[Problem details]
This task calls for copying each line below that contains "clean".

Input material Block Start

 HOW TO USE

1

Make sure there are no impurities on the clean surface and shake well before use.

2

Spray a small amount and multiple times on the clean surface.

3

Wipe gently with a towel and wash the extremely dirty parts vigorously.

Input material Block End
Input material Block Start

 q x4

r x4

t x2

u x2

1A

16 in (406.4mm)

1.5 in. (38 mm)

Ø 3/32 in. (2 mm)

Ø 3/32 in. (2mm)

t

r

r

Input material Block End

[Written solution]
Make sure there are no impurities on the clean surface and shake well before use.
Spray a small amount and multiple times on the clean surface.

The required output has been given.